Write out exactly the first lines of the listing, ending on the line that contains "scientific name: Pecari tajacu".
======== Task input
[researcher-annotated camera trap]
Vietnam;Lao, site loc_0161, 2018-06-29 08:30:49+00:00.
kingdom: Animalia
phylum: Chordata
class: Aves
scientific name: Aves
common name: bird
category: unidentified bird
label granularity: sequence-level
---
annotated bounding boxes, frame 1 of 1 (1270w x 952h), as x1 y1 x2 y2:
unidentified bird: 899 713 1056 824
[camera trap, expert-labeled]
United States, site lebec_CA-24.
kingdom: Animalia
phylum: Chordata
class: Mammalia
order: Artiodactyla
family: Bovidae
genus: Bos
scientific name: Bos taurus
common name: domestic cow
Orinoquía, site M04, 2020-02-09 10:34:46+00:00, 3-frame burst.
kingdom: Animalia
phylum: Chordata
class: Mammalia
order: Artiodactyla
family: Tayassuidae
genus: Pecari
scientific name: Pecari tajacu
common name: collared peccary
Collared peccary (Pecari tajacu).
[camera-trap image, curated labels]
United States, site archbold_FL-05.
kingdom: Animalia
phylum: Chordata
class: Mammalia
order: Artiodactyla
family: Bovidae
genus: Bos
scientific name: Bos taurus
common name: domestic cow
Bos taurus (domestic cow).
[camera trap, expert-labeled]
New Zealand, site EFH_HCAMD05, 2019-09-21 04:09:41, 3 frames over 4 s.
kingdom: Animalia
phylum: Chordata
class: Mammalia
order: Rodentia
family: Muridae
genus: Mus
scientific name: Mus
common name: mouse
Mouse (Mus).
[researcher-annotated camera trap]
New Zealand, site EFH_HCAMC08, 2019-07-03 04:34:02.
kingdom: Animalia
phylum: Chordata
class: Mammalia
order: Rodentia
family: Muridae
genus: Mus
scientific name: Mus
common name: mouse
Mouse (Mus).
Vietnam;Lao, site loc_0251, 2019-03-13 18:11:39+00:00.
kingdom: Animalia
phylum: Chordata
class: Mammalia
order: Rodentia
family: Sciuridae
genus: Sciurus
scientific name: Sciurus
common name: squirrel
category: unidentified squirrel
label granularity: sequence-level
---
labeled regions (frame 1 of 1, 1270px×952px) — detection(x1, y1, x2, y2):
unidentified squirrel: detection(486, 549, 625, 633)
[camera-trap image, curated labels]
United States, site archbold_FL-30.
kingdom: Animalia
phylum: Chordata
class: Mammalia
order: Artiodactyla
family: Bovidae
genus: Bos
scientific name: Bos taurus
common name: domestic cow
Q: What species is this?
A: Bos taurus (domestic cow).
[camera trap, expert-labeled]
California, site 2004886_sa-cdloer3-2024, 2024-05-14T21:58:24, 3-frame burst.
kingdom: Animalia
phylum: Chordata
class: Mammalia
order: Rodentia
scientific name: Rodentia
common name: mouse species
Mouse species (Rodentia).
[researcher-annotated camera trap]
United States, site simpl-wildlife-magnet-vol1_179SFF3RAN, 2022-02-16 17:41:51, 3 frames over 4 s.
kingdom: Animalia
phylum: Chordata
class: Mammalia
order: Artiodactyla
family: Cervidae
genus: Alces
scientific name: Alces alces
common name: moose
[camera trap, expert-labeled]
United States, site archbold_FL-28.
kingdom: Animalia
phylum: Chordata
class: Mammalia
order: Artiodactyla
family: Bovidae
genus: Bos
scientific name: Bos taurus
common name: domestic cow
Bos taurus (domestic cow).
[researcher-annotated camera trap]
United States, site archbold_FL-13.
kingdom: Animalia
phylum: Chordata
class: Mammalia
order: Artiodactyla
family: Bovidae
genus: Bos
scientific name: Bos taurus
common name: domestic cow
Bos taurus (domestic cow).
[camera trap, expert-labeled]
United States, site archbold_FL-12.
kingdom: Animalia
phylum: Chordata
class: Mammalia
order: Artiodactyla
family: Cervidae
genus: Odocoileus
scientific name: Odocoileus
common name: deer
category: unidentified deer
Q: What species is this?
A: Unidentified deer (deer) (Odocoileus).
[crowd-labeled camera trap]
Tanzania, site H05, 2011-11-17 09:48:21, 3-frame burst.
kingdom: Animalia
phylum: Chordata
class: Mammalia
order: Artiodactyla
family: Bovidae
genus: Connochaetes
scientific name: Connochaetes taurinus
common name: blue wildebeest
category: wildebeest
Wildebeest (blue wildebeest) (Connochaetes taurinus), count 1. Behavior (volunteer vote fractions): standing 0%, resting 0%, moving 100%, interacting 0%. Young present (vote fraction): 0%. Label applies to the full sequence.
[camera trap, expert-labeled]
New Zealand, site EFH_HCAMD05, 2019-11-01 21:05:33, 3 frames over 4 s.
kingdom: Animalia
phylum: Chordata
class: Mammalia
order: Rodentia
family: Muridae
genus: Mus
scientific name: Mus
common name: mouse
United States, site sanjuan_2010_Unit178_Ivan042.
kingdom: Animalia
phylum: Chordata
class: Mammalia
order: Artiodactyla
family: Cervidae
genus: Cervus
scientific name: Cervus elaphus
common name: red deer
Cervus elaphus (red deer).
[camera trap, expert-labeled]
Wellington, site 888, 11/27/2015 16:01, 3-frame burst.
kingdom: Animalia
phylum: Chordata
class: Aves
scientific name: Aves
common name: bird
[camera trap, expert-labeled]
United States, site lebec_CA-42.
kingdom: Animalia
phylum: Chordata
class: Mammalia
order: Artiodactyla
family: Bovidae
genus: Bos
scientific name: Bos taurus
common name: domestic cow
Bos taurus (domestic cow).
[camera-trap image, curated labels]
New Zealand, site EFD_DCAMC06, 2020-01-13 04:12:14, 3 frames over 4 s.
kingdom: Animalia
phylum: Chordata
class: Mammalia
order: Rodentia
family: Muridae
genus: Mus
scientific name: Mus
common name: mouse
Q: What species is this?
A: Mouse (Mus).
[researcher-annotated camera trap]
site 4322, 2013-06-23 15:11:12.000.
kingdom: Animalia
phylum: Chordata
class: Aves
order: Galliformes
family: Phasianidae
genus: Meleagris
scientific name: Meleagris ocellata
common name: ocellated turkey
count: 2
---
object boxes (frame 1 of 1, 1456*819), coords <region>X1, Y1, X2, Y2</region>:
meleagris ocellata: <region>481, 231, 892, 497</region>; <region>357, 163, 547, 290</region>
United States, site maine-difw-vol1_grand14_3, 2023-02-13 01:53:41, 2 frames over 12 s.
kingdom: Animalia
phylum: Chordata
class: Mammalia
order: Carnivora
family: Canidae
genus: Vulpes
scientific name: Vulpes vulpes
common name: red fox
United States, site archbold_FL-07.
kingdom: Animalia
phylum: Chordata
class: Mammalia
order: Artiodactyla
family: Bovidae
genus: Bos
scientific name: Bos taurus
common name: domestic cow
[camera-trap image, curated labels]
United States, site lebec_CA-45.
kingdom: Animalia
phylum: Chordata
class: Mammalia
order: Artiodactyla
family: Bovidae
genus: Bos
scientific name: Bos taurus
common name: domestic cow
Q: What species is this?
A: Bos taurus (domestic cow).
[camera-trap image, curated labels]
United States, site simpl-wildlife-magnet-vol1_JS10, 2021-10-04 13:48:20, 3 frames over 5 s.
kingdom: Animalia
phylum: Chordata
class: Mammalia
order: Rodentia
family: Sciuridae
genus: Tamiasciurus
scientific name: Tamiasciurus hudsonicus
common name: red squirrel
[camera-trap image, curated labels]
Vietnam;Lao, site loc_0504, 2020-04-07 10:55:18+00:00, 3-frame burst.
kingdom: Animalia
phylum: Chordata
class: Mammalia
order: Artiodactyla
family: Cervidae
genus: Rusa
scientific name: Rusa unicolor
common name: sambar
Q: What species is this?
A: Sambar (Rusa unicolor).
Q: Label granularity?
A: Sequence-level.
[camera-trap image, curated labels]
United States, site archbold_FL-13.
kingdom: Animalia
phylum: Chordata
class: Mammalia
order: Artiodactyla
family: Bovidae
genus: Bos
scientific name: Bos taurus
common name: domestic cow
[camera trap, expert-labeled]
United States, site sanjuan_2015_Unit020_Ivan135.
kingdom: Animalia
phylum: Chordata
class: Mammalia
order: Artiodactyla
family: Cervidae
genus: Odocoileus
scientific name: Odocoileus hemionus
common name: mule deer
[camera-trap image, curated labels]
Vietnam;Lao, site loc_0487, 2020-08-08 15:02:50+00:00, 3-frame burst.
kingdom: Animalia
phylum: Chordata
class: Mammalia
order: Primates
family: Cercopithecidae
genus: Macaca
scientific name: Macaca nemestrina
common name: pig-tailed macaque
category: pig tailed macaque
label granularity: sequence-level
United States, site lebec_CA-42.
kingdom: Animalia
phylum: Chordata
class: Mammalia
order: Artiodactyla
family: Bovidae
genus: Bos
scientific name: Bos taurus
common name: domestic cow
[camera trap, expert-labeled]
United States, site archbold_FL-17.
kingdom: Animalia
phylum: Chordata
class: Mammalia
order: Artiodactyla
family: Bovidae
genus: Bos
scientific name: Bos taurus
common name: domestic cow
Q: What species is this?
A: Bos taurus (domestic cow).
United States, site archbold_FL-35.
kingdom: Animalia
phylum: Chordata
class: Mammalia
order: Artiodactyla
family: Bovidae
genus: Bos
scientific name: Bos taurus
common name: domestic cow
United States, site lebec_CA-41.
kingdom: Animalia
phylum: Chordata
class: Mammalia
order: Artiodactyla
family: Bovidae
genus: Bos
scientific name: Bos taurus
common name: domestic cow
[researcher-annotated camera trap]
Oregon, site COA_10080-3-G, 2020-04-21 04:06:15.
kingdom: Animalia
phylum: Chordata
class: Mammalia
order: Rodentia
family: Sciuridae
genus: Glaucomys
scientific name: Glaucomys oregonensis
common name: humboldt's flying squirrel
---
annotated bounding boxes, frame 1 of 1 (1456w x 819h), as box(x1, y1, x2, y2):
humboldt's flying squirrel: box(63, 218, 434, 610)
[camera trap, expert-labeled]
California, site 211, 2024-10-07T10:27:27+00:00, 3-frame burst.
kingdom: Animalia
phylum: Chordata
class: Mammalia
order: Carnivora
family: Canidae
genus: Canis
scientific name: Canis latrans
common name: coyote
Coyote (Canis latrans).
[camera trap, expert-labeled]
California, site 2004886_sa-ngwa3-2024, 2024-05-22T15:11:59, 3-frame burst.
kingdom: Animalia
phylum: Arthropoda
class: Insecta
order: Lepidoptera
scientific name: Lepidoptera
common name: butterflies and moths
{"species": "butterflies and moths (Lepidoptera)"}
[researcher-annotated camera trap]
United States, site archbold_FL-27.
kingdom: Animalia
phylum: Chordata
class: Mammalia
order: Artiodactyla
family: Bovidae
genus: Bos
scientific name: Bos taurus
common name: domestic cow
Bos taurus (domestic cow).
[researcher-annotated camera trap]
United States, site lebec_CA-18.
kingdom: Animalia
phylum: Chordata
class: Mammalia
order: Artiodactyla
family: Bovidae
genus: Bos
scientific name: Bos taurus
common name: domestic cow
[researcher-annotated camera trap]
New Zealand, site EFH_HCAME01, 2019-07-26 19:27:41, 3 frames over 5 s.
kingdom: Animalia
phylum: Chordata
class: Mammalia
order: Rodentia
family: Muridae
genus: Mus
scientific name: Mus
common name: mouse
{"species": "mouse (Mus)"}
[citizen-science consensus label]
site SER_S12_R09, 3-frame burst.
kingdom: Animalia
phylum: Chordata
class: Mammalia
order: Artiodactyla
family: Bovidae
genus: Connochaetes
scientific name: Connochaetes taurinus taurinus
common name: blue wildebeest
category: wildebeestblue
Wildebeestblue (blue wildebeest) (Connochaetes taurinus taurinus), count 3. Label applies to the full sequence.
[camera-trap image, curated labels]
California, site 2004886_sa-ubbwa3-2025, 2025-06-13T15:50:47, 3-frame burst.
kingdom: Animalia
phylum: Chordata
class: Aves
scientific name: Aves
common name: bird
================
- [Result of the task]:
[researcher-annotated camera trap]
Vietnam;Lao, site loc_0161, 2018-06-29 08:30:49+00:00.
kingdom: Animalia
phylum: Chordata
class: Aves
scientific name: Aves
common name: bird
category: unidentified bird
label granularity: sequence-level
---
annotated bounding boxes, frame 1 of 1 (1270w x 952h), as x1 y1 x2 y2:
unidentified bird: 899 713 1056 824
[camera trap, expert-labeled]
United States, site lebec_CA-24.
kingdom: Animalia
phylum: Chordata
class: Mammalia
order: Artiodactyla
family: Bovidae
genus: Bos
scientific name: Bos taurus
common name: domestic cow
Orinoquía, site M04, 2020-02-09 10:34:46+00:00, 3-frame burst.
kingdom: Animalia
phylum: Chordata
class: Mammalia
order: Artiodactyla
family: Tayassuidae
genus: Pecari
scientific name: Pecari tajacu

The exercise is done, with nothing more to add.